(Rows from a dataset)
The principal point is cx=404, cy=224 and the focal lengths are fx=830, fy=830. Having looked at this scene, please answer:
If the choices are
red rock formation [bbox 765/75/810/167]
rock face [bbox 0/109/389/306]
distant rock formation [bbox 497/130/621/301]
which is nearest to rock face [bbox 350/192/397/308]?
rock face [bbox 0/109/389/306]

§ What the task asks: Reproduce each of the items above word for word.

§ Reply:
The principal point is cx=404, cy=224 and the focal lengths are fx=830, fy=830. Having looked at this scene, please answer:
If the choices are
red rock formation [bbox 765/75/810/167]
rock face [bbox 0/109/389/306]
distant rock formation [bbox 497/130/621/301]
which is nearest to rock face [bbox 350/192/397/308]?
rock face [bbox 0/109/389/306]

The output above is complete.